[Records]
......

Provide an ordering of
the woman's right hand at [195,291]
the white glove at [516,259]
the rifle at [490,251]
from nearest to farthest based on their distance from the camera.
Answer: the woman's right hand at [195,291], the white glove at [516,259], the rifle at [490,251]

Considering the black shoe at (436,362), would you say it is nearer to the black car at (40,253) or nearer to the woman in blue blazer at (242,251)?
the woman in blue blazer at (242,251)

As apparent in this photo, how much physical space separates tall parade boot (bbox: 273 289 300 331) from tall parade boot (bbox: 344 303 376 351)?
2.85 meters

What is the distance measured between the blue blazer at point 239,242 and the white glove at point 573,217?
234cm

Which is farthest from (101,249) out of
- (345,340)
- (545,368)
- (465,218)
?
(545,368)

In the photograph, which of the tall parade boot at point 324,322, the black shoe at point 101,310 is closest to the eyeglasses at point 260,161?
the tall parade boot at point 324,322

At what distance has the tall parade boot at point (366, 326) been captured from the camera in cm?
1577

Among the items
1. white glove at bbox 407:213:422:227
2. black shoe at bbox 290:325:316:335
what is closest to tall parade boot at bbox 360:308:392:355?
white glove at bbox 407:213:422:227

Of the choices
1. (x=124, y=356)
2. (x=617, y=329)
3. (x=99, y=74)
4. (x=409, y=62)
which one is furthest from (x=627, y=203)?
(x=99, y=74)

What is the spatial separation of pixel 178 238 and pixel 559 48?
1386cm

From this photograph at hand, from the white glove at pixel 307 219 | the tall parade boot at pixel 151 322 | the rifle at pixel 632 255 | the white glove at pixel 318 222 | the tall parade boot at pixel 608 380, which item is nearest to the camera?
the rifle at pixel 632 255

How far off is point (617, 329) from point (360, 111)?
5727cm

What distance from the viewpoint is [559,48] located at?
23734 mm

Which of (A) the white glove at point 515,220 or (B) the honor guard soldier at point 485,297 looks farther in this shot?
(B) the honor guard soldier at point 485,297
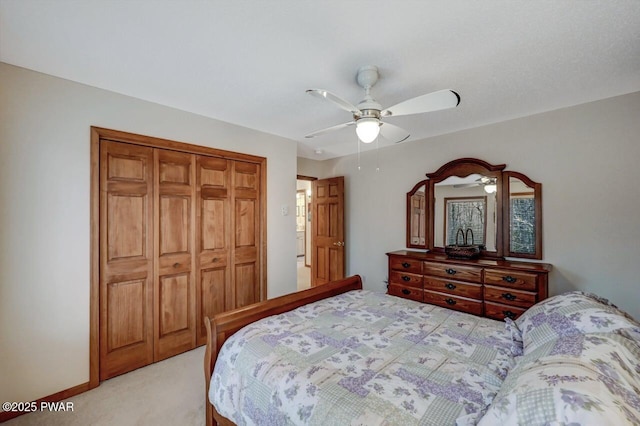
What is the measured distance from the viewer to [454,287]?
9.98 feet

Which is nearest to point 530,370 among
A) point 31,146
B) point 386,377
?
point 386,377

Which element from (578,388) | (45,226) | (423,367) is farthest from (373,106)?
(45,226)

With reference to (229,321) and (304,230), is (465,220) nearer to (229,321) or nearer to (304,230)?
(229,321)

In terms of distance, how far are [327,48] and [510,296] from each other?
9.11 ft

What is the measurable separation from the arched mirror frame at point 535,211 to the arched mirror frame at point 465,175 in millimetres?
48

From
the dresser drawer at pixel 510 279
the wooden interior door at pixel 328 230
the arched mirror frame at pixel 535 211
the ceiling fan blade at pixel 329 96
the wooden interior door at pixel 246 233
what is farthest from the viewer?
the wooden interior door at pixel 328 230

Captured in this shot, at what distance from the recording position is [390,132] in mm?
2309

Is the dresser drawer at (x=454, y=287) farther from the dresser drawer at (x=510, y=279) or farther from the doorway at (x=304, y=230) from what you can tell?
the doorway at (x=304, y=230)

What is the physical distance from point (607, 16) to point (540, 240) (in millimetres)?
2069

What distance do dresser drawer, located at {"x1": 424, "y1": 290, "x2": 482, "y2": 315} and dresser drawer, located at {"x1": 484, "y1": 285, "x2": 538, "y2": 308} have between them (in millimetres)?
145

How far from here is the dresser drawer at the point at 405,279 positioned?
3305 millimetres

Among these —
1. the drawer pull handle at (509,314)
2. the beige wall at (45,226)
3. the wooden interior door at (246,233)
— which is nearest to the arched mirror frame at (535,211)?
the drawer pull handle at (509,314)

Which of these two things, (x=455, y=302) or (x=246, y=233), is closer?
(x=455, y=302)

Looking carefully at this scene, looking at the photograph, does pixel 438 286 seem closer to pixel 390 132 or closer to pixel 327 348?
pixel 390 132
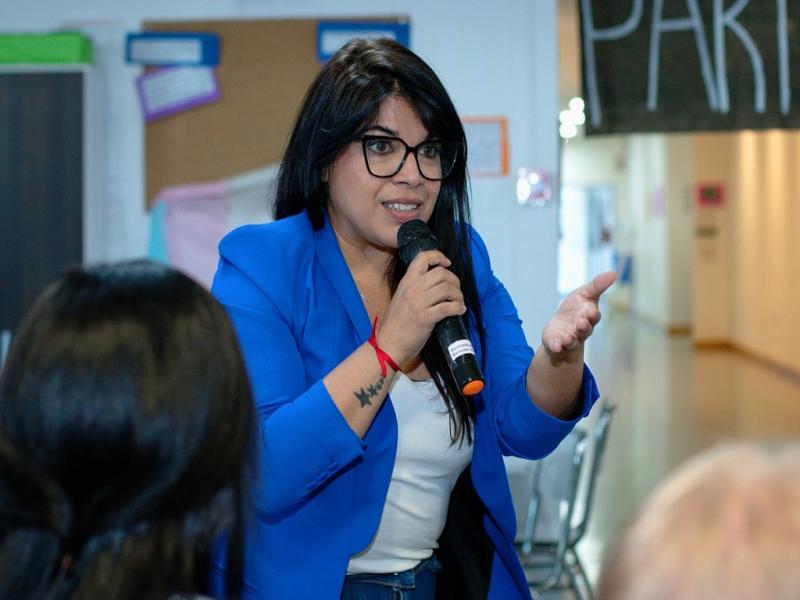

......

What the task requires: Copy out all of the data above, changing every occurrence of "spatial separation" to "physical distance" and keeping everything else the same. Leave the pictures out.

Complete output:
Provide an ordering of
the woman's right hand at [195,291]
the white glove at [516,259]
the rifle at [490,251]
from nearest to farthest based on their distance from the camera.
Answer: the woman's right hand at [195,291], the white glove at [516,259], the rifle at [490,251]

Considering the black shoe at (436,362), would you say it is nearer to the black car at (40,253) or nearer to the woman in blue blazer at (242,251)?
the woman in blue blazer at (242,251)

As apparent in this photo, how much physical space separates tall parade boot (bbox: 273 289 300 331) from tall parade boot (bbox: 344 303 376 351)?
2.85 meters

What is the distance measured between the blue blazer at point 239,242 and the white glove at point 573,217?
234cm

Which is farthest from (101,249) out of
- (345,340)
- (545,368)
- (465,218)
?
(545,368)

In the photograph, which of the tall parade boot at point 324,322, the black shoe at point 101,310 is closest to the eyeglasses at point 260,161?
the tall parade boot at point 324,322

At what distance has the tall parade boot at point (366, 326) been captured from the camera in cm?
1577

Among the items
1. white glove at bbox 407:213:422:227
2. black shoe at bbox 290:325:316:335
what is closest to tall parade boot at bbox 360:308:392:355?
white glove at bbox 407:213:422:227

Of the choices
1. (x=124, y=356)
2. (x=617, y=329)
3. (x=99, y=74)
4. (x=409, y=62)
which one is furthest from (x=627, y=203)?
(x=99, y=74)

What is the physical distance of pixel 178 238 and pixel 559 48?
1386cm

From this photograph at hand, from the white glove at pixel 307 219 | the tall parade boot at pixel 151 322 | the rifle at pixel 632 255 | the white glove at pixel 318 222 | the tall parade boot at pixel 608 380, which item is nearest to the camera?
the rifle at pixel 632 255

How far off is point (617, 329) from point (360, 111)?
5727cm

What distance from the viewpoint is [559,48] located at?
23734 mm

Which of (A) the white glove at point 515,220 or (B) the honor guard soldier at point 485,297 looks farther in this shot?
(B) the honor guard soldier at point 485,297
What is the measured distance from the viewer to [454,287]?
9.98 feet

Which is nearest to point 530,370 among
A) point 31,146
B) point 386,377
?
point 386,377

Which element from (578,388) | (45,226) | (423,367) is farthest from (373,106)?
(45,226)

With reference to (229,321) and (304,230), is (465,220) nearer to (229,321) or nearer to (304,230)?
(229,321)

In terms of distance, how far are [327,48] and [510,296] from each other?
9.11 ft

What is the measurable separation from the arched mirror frame at point 535,211 to the arched mirror frame at point 465,175 in millimetres?
48

From
the dresser drawer at pixel 510 279
the wooden interior door at pixel 328 230
the arched mirror frame at pixel 535 211
the ceiling fan blade at pixel 329 96
the wooden interior door at pixel 246 233
what is farthest from the viewer?
the wooden interior door at pixel 328 230

Captured in this shot, at what distance from the recording position is [390,132] in mm?
2309

Is the dresser drawer at (x=454, y=287) farther from the dresser drawer at (x=510, y=279) or farther from the doorway at (x=304, y=230) from what you can tell?
the doorway at (x=304, y=230)

What is the physical distance from point (607, 16) to point (540, 240) (in millimetres)?
2069

What distance do dresser drawer, located at {"x1": 424, "y1": 290, "x2": 482, "y2": 315} and dresser drawer, located at {"x1": 484, "y1": 285, "x2": 538, "y2": 308} have between them (in millimetres)?
145

How far from here is the dresser drawer at the point at 405,279 positioned?
3305 millimetres

Among these —
1. the drawer pull handle at (509,314)
2. the beige wall at (45,226)
3. the wooden interior door at (246,233)
— which is nearest to the arched mirror frame at (535,211)?
the drawer pull handle at (509,314)

Which of these two things, (x=455, y=302) or (x=246, y=233), is closer?
(x=455, y=302)

Looking carefully at this scene, looking at the photograph, does pixel 438 286 seem closer to pixel 390 132 or closer to pixel 327 348?
pixel 390 132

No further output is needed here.